Pelaksanaan pemilu serentak dengan lima kotak suara dan pemilu serentak kepala daerah dalam tahun yang sama, kata Harimurti, membuat penyelenggara pemilu kurang memiliki waktu untuk melaksanakan tahapan-tahapan pemilu.
Selain masalah jadwal pemilu serentak, Deconstitute juga menyoroti model pemilu serentak dengan lima kotak suara (Presiden/Wakil Presiden, DPR, DPD, DPRD Provinsi dan DPRD Kabupaten/Kota). Menurut Harimurti, pemilih dapat terbebani secara kognitif, karena dihadapkan pada lima surat suara sekaligus dan harus mempertimbangkan terlalu banyak kandidat dari tingkat pusat dan daerah.
“Hal ini menurunkan kualitas keputusan politik dan mendorong pemilih menggunakan pendekatan heuristik yang dangkal dan menimbulkan keletihan pemilih (//voter fatigue),” ungkap Harimurti.
Deconstitute juga menyoroti dampak negatif lainnya dari pelaksanaan pemilu serentak lima kotak. Misalnya, terhadap penyelenggara pemilu, khususnya KPPS yang menghadapi beban kerja luar biasa. Terbukti ratusan petugas meninggal dunia dan ribuan lainnya jatuh sakit pada Pemilu 2019 dan 2024.
Dari sisi pengawasan, Deconstitute menilai, Bawaslu dihadapkan pada pengawasan simultan berbagai jenis pemilihan dengan karakteristik dan potensi pelanggaran berbeda-beda. Akibatnya, pengawasan menjadi tidak optimal dan banyak pelanggaran tidak terdeteksi atau tertangani secara memadai.

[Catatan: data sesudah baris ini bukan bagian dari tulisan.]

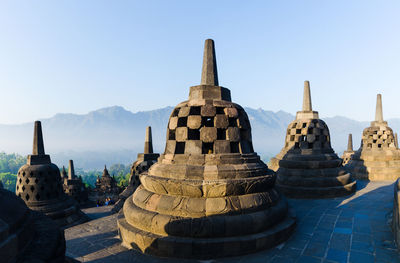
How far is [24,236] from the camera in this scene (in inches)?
109

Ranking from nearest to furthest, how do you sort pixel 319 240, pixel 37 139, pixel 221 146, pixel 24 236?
1. pixel 24 236
2. pixel 319 240
3. pixel 221 146
4. pixel 37 139

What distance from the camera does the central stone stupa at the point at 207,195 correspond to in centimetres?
478

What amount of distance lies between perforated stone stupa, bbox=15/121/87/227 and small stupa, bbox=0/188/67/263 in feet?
27.3

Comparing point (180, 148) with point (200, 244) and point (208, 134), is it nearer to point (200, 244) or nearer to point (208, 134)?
point (208, 134)

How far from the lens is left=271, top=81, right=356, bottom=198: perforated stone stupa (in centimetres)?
973

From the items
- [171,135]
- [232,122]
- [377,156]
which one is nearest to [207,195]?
[232,122]

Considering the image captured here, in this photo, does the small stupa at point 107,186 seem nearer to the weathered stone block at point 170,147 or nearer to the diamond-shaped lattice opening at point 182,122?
the weathered stone block at point 170,147

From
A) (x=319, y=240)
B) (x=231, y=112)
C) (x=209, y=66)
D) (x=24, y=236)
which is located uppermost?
(x=209, y=66)

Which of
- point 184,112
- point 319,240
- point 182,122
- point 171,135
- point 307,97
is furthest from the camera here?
point 307,97

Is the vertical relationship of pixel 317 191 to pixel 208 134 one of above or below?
below

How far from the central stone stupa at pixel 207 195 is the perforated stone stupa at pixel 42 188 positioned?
5894 mm

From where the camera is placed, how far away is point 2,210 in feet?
8.70

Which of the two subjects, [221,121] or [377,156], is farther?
[377,156]

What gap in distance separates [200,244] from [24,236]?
301 centimetres
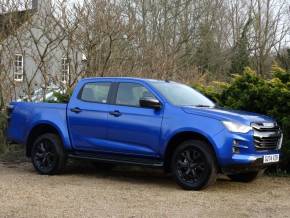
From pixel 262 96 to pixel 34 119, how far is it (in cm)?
416

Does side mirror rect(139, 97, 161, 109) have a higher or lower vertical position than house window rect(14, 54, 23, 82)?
lower

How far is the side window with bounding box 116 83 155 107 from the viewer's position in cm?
942

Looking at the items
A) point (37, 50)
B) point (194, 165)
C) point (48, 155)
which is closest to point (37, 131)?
point (48, 155)

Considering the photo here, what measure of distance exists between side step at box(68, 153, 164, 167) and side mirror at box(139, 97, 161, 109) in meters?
0.84

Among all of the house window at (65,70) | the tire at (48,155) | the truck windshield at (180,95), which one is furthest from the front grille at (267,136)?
the house window at (65,70)

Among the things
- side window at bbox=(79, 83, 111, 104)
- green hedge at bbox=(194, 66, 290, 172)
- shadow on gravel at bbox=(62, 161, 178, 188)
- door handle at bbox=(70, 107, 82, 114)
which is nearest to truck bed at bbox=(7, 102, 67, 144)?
door handle at bbox=(70, 107, 82, 114)

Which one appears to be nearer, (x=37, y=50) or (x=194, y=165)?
(x=194, y=165)

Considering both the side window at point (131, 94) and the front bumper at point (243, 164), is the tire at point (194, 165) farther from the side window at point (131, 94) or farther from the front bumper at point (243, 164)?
the side window at point (131, 94)

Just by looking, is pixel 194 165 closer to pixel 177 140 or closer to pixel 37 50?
pixel 177 140

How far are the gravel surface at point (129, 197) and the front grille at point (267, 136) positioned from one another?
2.31ft

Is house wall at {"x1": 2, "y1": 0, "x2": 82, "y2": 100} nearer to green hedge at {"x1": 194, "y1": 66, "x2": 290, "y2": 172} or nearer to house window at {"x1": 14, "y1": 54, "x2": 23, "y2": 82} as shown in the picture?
house window at {"x1": 14, "y1": 54, "x2": 23, "y2": 82}

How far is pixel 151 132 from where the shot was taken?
9000 millimetres

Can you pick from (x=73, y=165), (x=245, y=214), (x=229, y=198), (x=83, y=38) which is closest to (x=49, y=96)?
(x=83, y=38)

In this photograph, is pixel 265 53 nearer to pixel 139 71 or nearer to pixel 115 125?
pixel 139 71
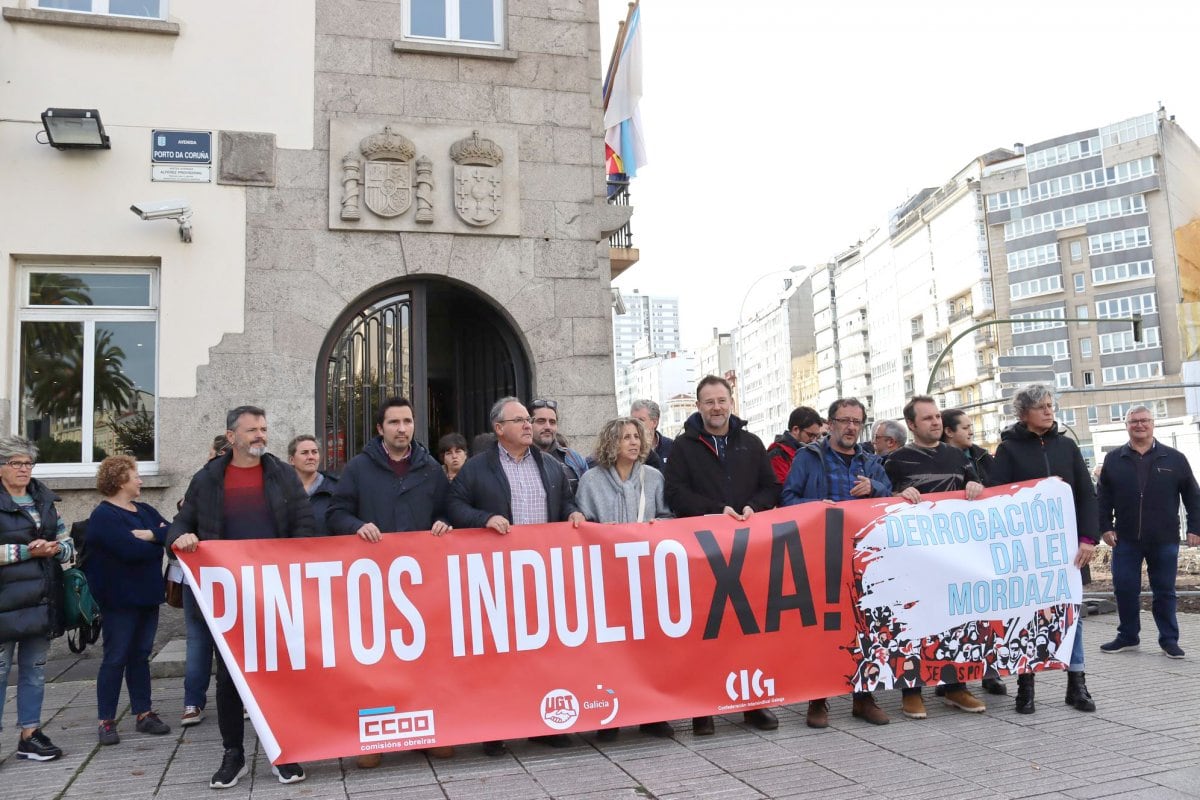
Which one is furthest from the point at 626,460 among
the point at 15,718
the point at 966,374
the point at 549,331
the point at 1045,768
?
the point at 966,374

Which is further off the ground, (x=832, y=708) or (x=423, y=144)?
(x=423, y=144)

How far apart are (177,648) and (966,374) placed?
10321 centimetres

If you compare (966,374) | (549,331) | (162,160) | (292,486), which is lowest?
(292,486)

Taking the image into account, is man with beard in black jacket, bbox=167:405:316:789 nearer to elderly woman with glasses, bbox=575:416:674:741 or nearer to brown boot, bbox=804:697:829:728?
elderly woman with glasses, bbox=575:416:674:741

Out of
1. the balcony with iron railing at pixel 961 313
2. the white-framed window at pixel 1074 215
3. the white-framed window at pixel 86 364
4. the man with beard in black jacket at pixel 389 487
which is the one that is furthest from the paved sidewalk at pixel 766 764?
the balcony with iron railing at pixel 961 313

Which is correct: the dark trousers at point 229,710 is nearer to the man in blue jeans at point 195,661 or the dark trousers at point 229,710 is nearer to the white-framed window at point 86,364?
the man in blue jeans at point 195,661

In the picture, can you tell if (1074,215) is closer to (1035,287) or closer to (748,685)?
(1035,287)

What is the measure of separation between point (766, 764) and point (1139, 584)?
14.5 feet

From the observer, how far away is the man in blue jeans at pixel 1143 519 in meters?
7.91

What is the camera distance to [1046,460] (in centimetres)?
654

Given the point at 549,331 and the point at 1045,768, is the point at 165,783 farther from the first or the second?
the point at 549,331

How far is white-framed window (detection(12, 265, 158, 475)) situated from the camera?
28.6 ft

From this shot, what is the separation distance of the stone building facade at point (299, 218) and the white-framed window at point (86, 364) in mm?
20

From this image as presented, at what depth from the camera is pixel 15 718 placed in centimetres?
656
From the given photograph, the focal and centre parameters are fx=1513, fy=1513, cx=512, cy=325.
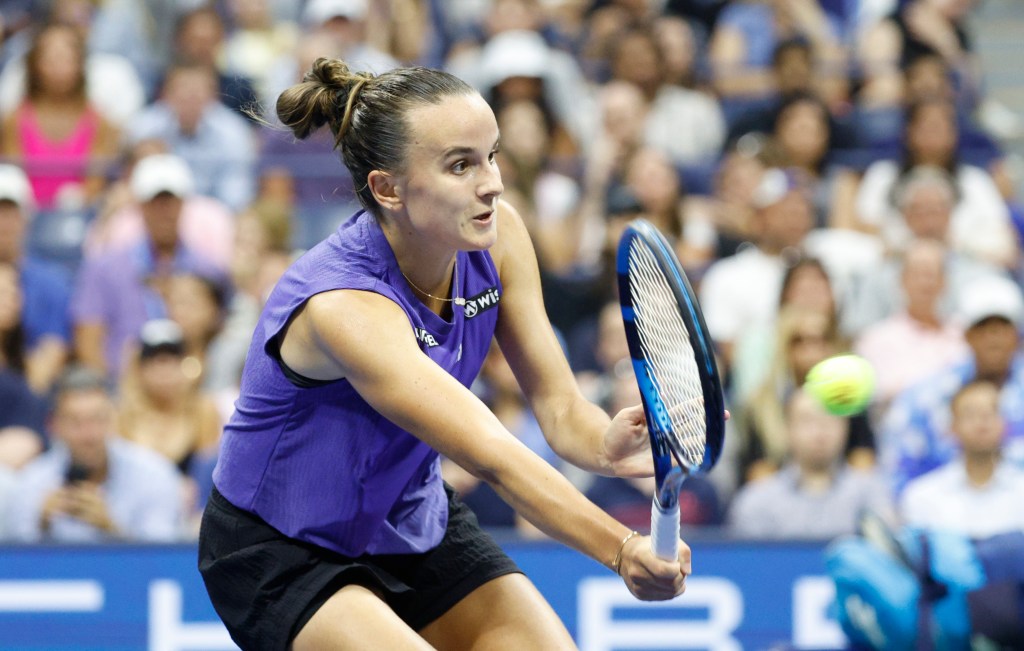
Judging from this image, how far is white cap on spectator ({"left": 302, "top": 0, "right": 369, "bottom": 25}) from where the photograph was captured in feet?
28.4

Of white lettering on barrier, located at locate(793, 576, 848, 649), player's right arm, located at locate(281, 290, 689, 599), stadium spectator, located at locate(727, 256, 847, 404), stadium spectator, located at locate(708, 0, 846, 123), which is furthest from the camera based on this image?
stadium spectator, located at locate(708, 0, 846, 123)

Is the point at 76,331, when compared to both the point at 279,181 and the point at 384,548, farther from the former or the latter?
the point at 384,548

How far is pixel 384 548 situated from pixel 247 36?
6.45 meters

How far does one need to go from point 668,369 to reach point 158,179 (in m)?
4.92

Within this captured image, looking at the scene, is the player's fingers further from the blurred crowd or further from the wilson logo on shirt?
the blurred crowd

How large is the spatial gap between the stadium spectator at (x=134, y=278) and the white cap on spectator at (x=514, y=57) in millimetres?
1964

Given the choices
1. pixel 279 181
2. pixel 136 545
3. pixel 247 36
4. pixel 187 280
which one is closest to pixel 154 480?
pixel 136 545

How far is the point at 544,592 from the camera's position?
5.62 m

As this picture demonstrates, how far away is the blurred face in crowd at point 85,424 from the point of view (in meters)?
5.93

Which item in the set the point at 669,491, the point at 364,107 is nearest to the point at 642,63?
the point at 364,107

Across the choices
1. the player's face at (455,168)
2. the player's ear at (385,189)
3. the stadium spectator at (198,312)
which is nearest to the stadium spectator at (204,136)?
the stadium spectator at (198,312)

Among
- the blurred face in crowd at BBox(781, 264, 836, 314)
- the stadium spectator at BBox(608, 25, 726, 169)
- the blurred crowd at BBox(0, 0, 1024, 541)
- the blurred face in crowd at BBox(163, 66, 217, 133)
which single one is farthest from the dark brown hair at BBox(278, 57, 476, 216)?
the stadium spectator at BBox(608, 25, 726, 169)

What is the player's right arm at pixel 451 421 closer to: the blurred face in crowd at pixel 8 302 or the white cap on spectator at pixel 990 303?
the white cap on spectator at pixel 990 303

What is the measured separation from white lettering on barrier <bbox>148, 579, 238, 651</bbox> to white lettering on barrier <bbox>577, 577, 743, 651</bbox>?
1348mm
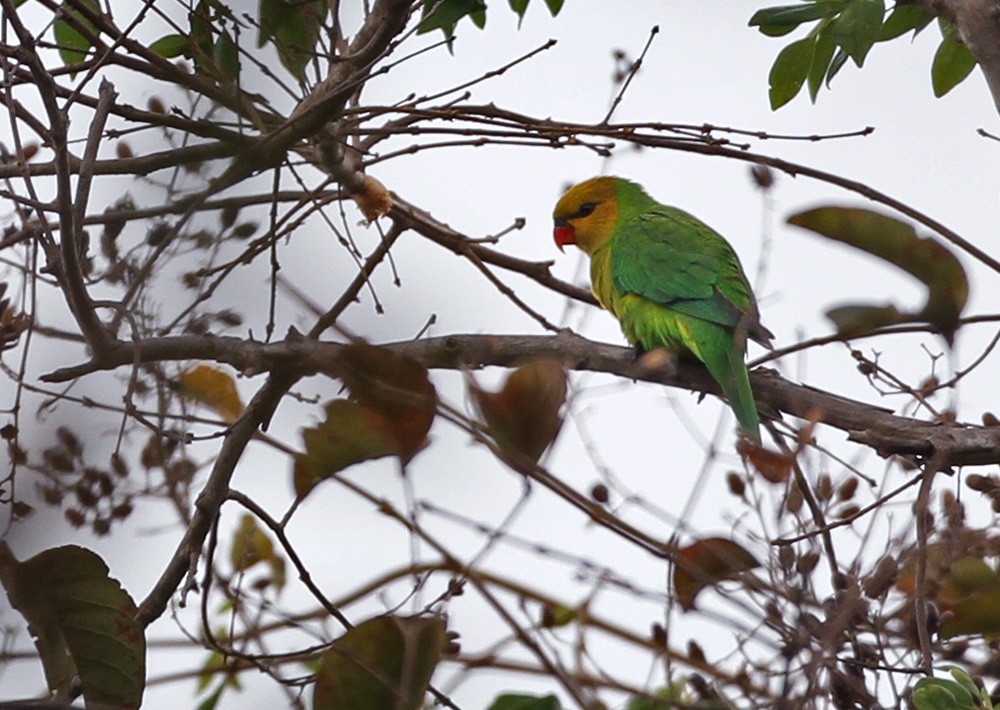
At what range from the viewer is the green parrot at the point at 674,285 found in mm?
3912

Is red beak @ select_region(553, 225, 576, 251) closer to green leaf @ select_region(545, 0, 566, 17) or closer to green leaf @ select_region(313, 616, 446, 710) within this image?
green leaf @ select_region(545, 0, 566, 17)

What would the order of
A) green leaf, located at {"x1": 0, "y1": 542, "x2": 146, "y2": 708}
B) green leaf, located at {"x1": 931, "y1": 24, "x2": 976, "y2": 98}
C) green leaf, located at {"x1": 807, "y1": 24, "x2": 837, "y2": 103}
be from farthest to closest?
1. green leaf, located at {"x1": 931, "y1": 24, "x2": 976, "y2": 98}
2. green leaf, located at {"x1": 807, "y1": 24, "x2": 837, "y2": 103}
3. green leaf, located at {"x1": 0, "y1": 542, "x2": 146, "y2": 708}

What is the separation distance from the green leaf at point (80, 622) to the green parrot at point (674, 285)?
2019 mm

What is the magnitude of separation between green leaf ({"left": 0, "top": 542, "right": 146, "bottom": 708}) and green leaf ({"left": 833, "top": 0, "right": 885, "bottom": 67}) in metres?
2.10

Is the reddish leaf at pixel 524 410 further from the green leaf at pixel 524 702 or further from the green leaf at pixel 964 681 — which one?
the green leaf at pixel 964 681

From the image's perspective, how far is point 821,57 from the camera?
3178mm

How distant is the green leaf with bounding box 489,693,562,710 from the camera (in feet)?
5.85

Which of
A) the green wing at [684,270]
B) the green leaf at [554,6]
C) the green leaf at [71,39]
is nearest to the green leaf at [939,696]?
the green wing at [684,270]

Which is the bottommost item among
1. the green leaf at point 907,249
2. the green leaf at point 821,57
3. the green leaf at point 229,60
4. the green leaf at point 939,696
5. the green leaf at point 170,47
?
the green leaf at point 939,696

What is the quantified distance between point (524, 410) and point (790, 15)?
2008 mm

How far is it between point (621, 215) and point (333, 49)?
3.17m

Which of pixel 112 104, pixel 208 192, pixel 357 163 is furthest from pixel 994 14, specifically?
pixel 208 192

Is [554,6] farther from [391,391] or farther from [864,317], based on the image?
[391,391]

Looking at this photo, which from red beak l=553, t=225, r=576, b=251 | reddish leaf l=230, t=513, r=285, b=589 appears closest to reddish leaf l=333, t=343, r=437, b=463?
reddish leaf l=230, t=513, r=285, b=589
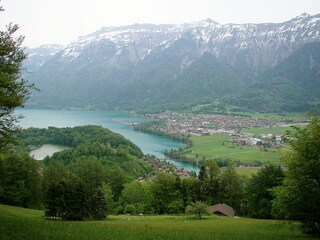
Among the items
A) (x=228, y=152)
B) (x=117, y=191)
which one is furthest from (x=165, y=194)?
(x=228, y=152)

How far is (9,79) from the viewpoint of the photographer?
14.0 meters

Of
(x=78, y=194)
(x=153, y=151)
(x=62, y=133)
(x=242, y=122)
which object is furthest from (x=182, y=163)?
(x=242, y=122)

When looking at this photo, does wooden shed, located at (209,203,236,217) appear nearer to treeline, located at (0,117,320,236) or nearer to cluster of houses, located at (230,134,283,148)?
treeline, located at (0,117,320,236)

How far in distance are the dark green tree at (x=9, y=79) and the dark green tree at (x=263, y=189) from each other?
28.1 meters

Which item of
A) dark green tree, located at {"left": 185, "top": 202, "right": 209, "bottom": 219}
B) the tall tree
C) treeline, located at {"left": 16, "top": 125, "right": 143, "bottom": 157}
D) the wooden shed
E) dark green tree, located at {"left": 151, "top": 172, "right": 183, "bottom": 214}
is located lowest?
treeline, located at {"left": 16, "top": 125, "right": 143, "bottom": 157}

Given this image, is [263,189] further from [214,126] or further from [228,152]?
[214,126]

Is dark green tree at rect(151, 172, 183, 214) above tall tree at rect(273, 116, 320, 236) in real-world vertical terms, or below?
below

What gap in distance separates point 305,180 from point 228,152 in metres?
96.7

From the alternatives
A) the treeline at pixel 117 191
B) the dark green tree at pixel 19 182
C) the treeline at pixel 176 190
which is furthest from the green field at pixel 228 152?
the dark green tree at pixel 19 182

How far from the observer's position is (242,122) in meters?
192

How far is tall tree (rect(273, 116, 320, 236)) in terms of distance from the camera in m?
16.8

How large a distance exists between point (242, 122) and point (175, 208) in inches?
6142

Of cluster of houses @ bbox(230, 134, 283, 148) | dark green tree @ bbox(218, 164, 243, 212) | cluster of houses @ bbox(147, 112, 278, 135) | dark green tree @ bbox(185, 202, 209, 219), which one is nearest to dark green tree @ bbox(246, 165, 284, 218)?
dark green tree @ bbox(185, 202, 209, 219)

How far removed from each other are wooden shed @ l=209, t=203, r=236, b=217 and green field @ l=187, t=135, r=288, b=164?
5167 cm
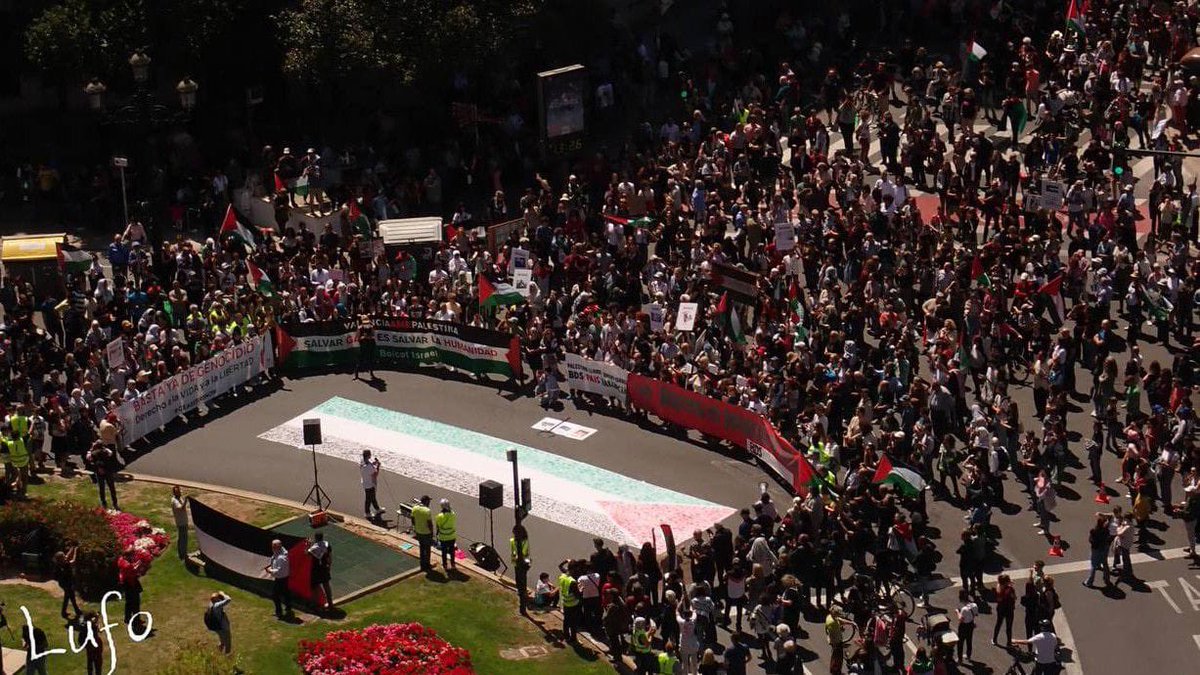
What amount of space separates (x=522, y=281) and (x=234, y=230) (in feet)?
27.6

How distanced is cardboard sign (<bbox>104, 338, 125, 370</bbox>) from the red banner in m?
11.7

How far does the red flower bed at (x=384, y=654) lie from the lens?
3497 centimetres

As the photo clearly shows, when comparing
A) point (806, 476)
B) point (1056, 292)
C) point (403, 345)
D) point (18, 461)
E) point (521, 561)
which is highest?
point (1056, 292)

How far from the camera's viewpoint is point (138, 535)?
39.7 meters

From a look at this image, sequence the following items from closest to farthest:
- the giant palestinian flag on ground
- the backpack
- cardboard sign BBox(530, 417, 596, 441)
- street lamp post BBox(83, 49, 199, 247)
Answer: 1. the backpack
2. cardboard sign BBox(530, 417, 596, 441)
3. the giant palestinian flag on ground
4. street lamp post BBox(83, 49, 199, 247)

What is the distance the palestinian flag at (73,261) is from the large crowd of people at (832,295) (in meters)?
0.76

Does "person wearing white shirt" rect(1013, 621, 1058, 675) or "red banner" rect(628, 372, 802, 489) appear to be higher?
"red banner" rect(628, 372, 802, 489)

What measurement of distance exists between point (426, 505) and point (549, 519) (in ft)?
10.5

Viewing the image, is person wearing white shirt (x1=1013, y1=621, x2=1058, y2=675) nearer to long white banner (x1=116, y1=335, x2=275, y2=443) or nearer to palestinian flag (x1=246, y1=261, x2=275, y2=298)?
long white banner (x1=116, y1=335, x2=275, y2=443)

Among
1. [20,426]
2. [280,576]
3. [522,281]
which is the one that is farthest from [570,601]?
[522,281]

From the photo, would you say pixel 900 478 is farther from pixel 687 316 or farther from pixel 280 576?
pixel 280 576

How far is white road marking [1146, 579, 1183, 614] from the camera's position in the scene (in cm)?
3629

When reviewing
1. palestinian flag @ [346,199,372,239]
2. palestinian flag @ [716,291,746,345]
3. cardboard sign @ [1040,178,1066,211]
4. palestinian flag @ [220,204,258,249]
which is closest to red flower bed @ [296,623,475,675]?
palestinian flag @ [716,291,746,345]

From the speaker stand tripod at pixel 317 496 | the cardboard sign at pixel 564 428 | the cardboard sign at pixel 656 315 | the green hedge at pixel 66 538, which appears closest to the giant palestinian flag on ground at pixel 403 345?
the cardboard sign at pixel 564 428
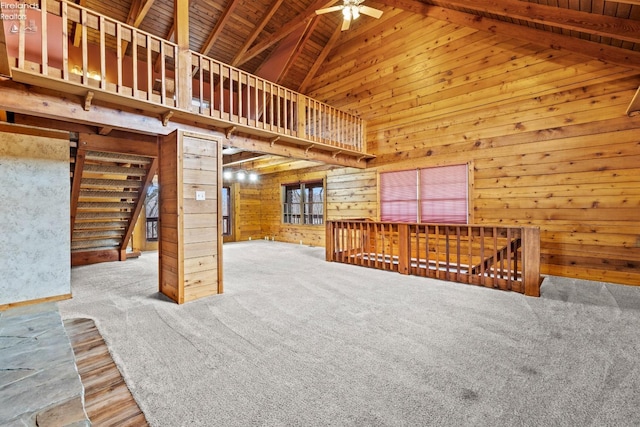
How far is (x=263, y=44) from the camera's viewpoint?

Persoalan lain yang diangkat Deconstitute adalah dampak terhadap pelembagaan dan kaderisasi partai politik. Dikatakan Harimurti, pelaksanaan pemilu serentak lima kotak membuat partai politik harus melakukan rekrutmen untuk pemilu legislatif pada tiga level sekaligus. Hal ini berdampak serius pada kualitas calon anggota yang direkrut partai.